Want Career Success? Then Stay Out Of the ‘Buffet Line’

What does it mean to get stuck in "the buffet line"? Rita Mitchell talks business ethics and career advancement with an example from the classroom

buffet line
(Image: iStock.com/GoodLifeStudio)

Here is another life changing concept from the great Coach Mitchell. As an elementary-middle school physical education teacher and coach, my husband, over the course of his career, had the privilege of teaching thousands of children. Not only did he teach and coach students, but as you can imagine he also taught life lessons. One of the great life lessons that resonated with me was the concept of “staying out of the buffet line.”

Being “in the buffet line” is likening an individual displaying “inappropriate behavior” with a food item in a restaurant buffet. The concept originated when Coach Mitchell started his teaching career over 40 years ago. He would occasionally have groups of students misbehave in his classroom. Of course, as a teacher managing a classroom of 30 to 60 students, it was very difficult to identify every disruptive child. However, he could easily identify the ringleader and a few others who were in the middle of stirring things up. In those cases, the singled-out child would always complain that “he was not the only one misbehaving, AND it was unfair to be punished when everyone else was getting a pass.” Coach decided to take this opportunity to teach the children to stand up to the peer pressure and to learn to choose independently of others. Thus, the concept of “staying out of the buffet line” was born.

At the very next group incident, Coach Mitchell picked the ringleader out of the group for individual punishment. The child, of course, complained again of how unfair it was to be the only one selected, when there were so many others also doing the same thing. Coach Mitchell asked the child in front of the entire class if he had ever eaten in a restaurant that had a buffet. The child immediately responded “OH YEAH!!!!!” Coach Mitchell then began to explain to the child that he, the student, was now a food item on the buffet line. As someone misbehaving in class, he was now on the menu. Coach Mitchell was now in the buffet line, ready to fill his plate, which meant that Coach could choose to pick one food item, two food items, or everything on the buffet. He could also decide to have one serving or he could decide to go back for seconds. Hey, it’s a buffet…OH YEAH!!! His plate, his choice; a little, or a lot. There was dead silence. Coach Mitchell was able to get his point across to the children; their responsibility was to do their best, to learn, and to work very hard to stay out of the buffet, vis-à-vis out of trouble. This concept resonated instantly with the children. They changed their behavior, because the message was simple, understood, and unchallengeable.

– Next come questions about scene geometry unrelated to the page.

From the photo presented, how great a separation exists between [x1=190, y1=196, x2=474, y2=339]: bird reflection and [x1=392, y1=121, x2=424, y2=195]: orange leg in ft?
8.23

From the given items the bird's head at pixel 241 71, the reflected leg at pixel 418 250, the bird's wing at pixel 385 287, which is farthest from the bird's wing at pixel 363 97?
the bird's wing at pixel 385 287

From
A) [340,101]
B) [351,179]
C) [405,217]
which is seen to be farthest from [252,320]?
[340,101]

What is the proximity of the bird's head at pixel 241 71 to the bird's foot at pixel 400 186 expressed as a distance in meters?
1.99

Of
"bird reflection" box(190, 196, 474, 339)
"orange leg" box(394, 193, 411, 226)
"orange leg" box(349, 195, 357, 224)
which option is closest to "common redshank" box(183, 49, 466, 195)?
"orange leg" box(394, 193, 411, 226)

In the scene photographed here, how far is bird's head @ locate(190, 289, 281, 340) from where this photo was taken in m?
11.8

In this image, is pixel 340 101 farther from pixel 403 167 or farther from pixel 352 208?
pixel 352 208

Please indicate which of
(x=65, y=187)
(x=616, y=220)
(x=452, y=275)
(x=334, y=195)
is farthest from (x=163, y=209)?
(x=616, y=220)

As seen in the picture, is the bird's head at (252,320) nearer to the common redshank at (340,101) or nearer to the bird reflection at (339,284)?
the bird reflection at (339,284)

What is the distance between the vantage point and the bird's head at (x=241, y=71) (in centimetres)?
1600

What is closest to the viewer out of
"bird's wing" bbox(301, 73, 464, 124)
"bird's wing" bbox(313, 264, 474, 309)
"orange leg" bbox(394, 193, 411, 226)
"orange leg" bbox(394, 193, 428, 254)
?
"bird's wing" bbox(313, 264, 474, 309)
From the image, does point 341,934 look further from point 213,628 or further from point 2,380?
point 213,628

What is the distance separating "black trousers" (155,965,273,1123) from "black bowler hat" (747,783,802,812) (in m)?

Now, let me tell you how “staying out of the buffet line” resonates with me.

Working in a corporate environment gives each person the opportunity to work in “gray space.” What does operating in “gray space” mean? It means that you, as an individual, will have plenty of opportunities to make questionable decisions and/or choose to advance your career in a not so straight and narrow fashion. The pressure of obtaining success, and how you choose to execute your strategies of advancement can lead you straight to the buffet line, if you are not careful and wise. You can be singled out with consequences, regardless of whether others are doing it too.

Don’t be confused—there will be a multitude of opportunities to make wrong and unethical decisions. There will also be plenty of opportunities to categorize some of these decisions as not really being wrong or unethical, but being very, very close to the line or “gray space.” I call those decisions the big, almost bad, but not really that bad options.

Newsflash: There is no such thing as almost, and it will land you in the buffet line. If you land there, your boss, for all practical purposes, is now Coach Mitchell, deciding how to fill his plate; he can choose you as a food item, or he can pass you up. His plate, his choice!!

Here are my corporate takeaways:

  1. You must maintain your own moral and ethical compass and not succumb to peer pressure. We all know the difference between right and wrong; it is inherent and in each one of us. So, if you hear your inner voice telling you that the decision that you are about to make is questionable, stop, listen, and weigh the decision again. Make sure it is the right thing to do.
  2. There is no such thing as a “little” wrong thing. Doing the wrong thing is like a cancer in the body. It grows and consumes what is healthy and good—definitely an item in the buffet line.
  3. Politics are not enough to win. Don’t base your success on who likes you and how much perceived power they have; it works, until it does not. Your performance, integrity, and metrics of success should stand alone, and will help you to stay out of the buffet line, when politics or people change.

Right is right and wrong is wrong. Choosing to operate in the “gray space” gives your boss the power to decide your consequences. Honesty, hard work, integrity, and a determination to succeed will give you the very best chance to avoid becoming an item in the buffet line.